Pada dewasa ini di Kalimantan Tengah selain berlaku hukum adat, berlaku juga hukum pidana R.I. walaupun di antara kedua hukum tersebut sering terjadi pertentangan, tetapi kebanyakan adalah saling mengisi. Umpamanya di salah satu desa di Paju Sepuluh (daerah Ma’anyan), telah ada kejadian bahwa sebuah perangkap untuk rusa di hutan menyebabkan kecelakaan dan membunuh seorang laki-laki yang merupakan anak tunggal dari suami isteri yang sudah lanjut umurnya. Karena kejadian itu menurut hukum pidana tidak disebabkan oleh kejahatan, maka pemiliki perangkap tadi diserahkan kepada kebijaksanaan sidang hukum adat. Sidang hukum adat kemudian telah men-danda-nya dan mengatur agar ia dapat di adopsi oleh orang tua si korban, sehingga dengan demikian ia dapat memberi nafkah kepada orang tua tadi itu.
Sampai pada tahun 1968 di Kalimantan Tengah sudah terbentuk tiga tempat peradilan Agama/Masyarakat, yaitu:
Peradilan Agama/Masyarakat Sampit, yang mewilayahi: daerah kabupaten Kotawaringin Timur dan Kabupaten Kotawaringin Barat.

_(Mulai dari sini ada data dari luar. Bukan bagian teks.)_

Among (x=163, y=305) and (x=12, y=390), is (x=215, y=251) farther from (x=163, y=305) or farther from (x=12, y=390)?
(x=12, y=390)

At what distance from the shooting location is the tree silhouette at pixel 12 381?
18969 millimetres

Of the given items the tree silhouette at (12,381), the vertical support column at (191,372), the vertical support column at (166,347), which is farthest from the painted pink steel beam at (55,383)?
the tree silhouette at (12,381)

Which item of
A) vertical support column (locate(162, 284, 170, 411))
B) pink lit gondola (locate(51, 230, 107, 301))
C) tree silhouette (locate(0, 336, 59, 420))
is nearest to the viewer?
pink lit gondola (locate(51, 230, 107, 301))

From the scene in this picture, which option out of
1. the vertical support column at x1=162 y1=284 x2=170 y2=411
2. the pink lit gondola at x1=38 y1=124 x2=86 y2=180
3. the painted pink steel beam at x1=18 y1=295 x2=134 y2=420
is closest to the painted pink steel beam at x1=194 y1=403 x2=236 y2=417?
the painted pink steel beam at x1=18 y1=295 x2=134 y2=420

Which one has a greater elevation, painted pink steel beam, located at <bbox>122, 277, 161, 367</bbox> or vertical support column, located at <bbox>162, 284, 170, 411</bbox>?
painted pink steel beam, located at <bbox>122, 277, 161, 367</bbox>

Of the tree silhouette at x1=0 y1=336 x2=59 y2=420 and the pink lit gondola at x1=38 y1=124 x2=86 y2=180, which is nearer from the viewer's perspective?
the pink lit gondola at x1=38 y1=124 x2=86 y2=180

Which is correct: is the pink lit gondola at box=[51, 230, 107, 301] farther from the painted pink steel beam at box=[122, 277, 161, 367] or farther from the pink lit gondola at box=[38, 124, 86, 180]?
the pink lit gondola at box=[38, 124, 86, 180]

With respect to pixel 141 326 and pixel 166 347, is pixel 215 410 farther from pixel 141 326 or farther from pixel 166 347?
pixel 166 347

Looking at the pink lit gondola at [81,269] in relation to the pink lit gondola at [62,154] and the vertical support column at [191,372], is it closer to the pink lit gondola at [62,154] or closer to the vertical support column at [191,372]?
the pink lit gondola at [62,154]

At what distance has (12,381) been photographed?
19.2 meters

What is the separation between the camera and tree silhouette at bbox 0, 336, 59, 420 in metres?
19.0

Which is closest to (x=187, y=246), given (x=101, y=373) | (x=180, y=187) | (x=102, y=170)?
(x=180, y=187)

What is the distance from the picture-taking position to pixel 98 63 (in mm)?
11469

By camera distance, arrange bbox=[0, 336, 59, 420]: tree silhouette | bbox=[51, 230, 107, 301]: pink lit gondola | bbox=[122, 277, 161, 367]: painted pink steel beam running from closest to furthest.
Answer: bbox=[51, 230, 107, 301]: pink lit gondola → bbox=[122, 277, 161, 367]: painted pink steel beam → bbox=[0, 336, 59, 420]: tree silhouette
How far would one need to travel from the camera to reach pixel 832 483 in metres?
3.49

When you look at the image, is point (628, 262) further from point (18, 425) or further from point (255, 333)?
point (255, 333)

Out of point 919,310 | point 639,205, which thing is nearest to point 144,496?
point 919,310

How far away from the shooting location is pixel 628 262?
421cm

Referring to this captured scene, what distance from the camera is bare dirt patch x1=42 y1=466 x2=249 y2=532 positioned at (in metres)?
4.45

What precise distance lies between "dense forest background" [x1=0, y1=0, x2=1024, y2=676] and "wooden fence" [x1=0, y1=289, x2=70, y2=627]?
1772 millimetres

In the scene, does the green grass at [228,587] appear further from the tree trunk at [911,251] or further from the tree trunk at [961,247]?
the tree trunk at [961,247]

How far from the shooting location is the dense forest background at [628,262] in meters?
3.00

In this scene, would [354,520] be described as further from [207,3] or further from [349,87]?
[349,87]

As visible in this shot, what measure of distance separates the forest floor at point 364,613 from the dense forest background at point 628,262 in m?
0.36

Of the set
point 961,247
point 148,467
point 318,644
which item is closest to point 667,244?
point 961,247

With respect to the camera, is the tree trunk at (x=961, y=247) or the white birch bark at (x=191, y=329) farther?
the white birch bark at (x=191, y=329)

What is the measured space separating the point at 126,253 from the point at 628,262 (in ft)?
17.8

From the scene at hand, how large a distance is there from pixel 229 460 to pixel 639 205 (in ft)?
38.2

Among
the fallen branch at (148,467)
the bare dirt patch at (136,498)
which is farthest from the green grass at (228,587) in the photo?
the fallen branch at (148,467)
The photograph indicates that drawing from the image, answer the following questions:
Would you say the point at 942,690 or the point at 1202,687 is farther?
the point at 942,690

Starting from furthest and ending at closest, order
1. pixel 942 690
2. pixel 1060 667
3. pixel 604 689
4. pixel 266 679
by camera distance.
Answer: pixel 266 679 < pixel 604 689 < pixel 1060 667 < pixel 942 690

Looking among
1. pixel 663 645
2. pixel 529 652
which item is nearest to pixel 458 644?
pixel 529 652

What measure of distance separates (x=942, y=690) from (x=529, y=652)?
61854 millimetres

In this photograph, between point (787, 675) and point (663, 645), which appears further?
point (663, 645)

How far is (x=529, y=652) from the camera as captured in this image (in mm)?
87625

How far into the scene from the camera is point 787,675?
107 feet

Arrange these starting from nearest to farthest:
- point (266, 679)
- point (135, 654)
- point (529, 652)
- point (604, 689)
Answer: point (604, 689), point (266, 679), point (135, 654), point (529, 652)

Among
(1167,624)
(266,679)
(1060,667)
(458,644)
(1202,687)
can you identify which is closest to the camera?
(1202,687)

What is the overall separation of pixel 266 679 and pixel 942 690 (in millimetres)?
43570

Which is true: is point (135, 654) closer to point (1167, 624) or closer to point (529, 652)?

Pusatnya adalah di Pangkalan Bun.
Peradilan Agama/Masyarakat Kapuas, yang mewilayahi: daerah Kabupaten Kapuas dan Kotapraja Palangka Raya, Pusatnya adalah di Kuala Kapuas.
Peradilan Agama/Masyarakat Muara Teweh, yang mewilayahi: daerah Kabupaten Barito Utara dan Kabupaten Barito Selatan. Pusatnya adalah Muara Teweh.
SISTEM RELIGI MASYARAKAT SUKU DAYAK
Berdasarkan religinya, penduduk propinsi Kalimantan Tengah (suku dayak) dapat dibagi menjadi empat golongan, yaitu Islam, agama pribumi, Kristen, dan Katolik. Menurut laporan Perwakilan Departemen Agama Propinsi Klimabtan Tengah, maka orang islam merupakan golongan terbesar. Jumlah besar dari orang islam itu sudah tentu disebabkan karena di Propinsi Kalimantan Tengah sekarang ini ada banyak orang pendatang. Di daerah hilir sungai-sungai besar banyak orang pribumi atau orang dayak yang juga telah menjadi orang Islam sejak lebih dari satu abad lamanya, tetapi sebelum zaman perang dunia ke II, mereka biasanya tidak mau dianggap orang dayak lagi karena sebutan itu berarti orang udik, dan di dalam zaman itu dianggap merendahkan.
Agama asli penduduk pribumi adalah agama Kaharingan. Sebutan itu dipergunakan sesudah perang dunia ke II, waktu diantara penduduk pribumi Kalimantan timbul suatu kesadaran akan kepribadian budaya mereka sendiri dan suatu keinginan kuat untuk menghidupkan kembali kebudayaan Dayak yang asli. Agama kristen mulai masuk mulai pertengahan abad yang lalu, dan aliran agama kristen yang pada masa sekarang ini paling besar jumlah penganutnya adalah aliran Gereja Kalimantan Evangelis. Agama katolik baru disebarkan di kalangan orang Dayak mulai pada zaman kemerdekaan.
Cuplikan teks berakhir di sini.